Eu sou chamado para Mafra em [19]69 e em [19]70 estou em Vendas Novas. Em Vendas Novas havia uns exercícios das marchas finais em que quando íamos nos Unimogs começávamos a cantar: «Ó liberdade / como é bom, é bom / como é bom viver». É uma tradução de uma canção da resistência francesa. [Canta] «O Liberté...». Então mandavam-nos calar. Provocatoriamente, quando nos mandou calar: «Isto não são assembleias magnas de Coimbra!» - dizia lá um alfereszito - ele virou costas e começámos a cantar ‘A treze de maio na Cova da Iria’. [Risos] É claro, não teve como dizer nada e retirou-se pacificamente.
Militarmente procurávamos cumprir com as coisas, para não pôr em xeque os Alferes que nos vieram dizer: «Olhem que nós temos de dar informações individuais de cada um. Vocês aqui em termos militares portem-se certinhos» - e nós fazíamos questão de nos portar certinhos.
As marchas finais, nós eramos o inimigo e íamos atacar um pelotão de indivíduos saídos da academia militar, que era o [nosso] inimigo que estavam acampados. Fizemos aquilo tão bem feitinho que os apanhámos todos nas tendas. Só o Capitão dos Comandos, mais alerta, que os comandava é que saiu cá para fora, mas foi placado pelo Manuel Leão - o meu colega de curso, que tem 1,80m e 80 e tal quilos - e ficou ali no chão. E atacámos aos gritos: «Abaixo a guerra colonial! Vai para a tua terra Turra! Vai para a tua terra Portuga!» - aquilo deu um escândalo. É claro que feitos caras de pau limitámo-nos a dizer: «Então, foi assim que dizem que eles atacam, que nos atacam. De maneira que temos de nos preparar psicologicamente para essas situações». [Risos]

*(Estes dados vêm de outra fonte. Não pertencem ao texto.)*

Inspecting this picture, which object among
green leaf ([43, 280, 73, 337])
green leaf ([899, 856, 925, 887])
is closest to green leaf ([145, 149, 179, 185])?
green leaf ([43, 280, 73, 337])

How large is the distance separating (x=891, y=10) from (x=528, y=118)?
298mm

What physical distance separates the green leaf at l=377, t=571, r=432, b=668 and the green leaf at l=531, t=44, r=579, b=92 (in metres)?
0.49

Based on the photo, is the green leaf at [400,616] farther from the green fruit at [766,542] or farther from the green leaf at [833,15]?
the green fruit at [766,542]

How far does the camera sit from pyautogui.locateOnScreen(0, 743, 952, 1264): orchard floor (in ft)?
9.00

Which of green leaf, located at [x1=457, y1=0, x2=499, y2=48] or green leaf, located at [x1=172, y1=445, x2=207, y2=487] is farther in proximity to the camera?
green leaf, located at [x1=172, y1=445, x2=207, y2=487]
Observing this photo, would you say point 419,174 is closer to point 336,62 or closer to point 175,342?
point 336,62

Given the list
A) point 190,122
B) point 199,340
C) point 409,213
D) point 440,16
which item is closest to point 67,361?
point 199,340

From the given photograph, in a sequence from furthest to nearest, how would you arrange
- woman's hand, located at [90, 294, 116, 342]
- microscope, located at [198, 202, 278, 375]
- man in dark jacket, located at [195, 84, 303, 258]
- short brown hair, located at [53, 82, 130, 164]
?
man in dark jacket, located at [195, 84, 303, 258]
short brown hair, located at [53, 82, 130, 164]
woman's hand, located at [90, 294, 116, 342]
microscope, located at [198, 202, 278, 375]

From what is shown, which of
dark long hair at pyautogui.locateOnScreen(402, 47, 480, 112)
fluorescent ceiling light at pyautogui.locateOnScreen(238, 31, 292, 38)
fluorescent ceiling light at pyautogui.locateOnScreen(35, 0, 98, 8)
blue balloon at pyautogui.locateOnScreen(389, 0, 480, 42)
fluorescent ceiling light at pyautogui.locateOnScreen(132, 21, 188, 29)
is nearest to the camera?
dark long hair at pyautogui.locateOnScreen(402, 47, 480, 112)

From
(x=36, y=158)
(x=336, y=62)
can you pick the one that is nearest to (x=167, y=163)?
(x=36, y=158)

Quiseram chumbar dois indivíduos que não tinham perfil para serem Oficiais de Exército. Então nós, nas marchas finais, nas corridas, conseguimos que os pelotões fossem mais devagar, eles saiam à frente e cortavam a meta em primeiro lugar. Chatearam-nos o juízo, tivemos alguns problemas. Quando foi na saída, eles não ficaram lá com uma coisa que eles achavam muito importante - levar a insígnia de aspirante, porque tínhamos a de cadete. E nós saímos do quartel todos só com as estrelinhas de cadete, tirámos todos a chamada bicha, como eles lhe chamavam, de aspirante.
Fizemos pichagem nas carteiras, que eles obrigavam a apagar - e nós sim senhor, apagamos. Houve ameaças de nos mandarem a todos para Penamacor. Sabendo que quer a rádio de Argel, quer a rádio de Praga davam notícias dessas situações. Curiosamente os melhores classificados do curso [Risos] dos cinco melhores, o primeiro e o segundo, três eram de Coimbra, o primeiro e o segundo eram de Coimbra - desses castigados, desses perigosíssimos.
No começo de [19]71 conclui o curso, conclui o 6º ano de Medicina. Entretanto dá-se, em finais de [19]70 / 71, uma vaga de prisões da organização do MPLA [Movimento Popular de Libertação de Angola] em Portugal - que é desmantelada praticamente. Só não é preso um individuo que foge e que foi até há pouco tempo o Ministro do Interior de Angola, o Comandante Ngongo. É desmantelada e entre eles estão dois estudantes de Coimbra: o Fernando Sabrosa, estudante de Medicina e o Garcia Neto, estudante de Direito. Gera-se um movimento de apoio aos colegas em que se consegue que as aulas sejam transformadas em debates sobre a guerra colonial. A história do movimento académico de [19]69 e continuação, não está ainda muito bem feito. Há de facto um salto qualitativo muito grande entre a greve de 69 e este movimento que se gera em [19]70 / 71. E fecham a universidade, pura e simplesmente. E desata uma vaga de prisões.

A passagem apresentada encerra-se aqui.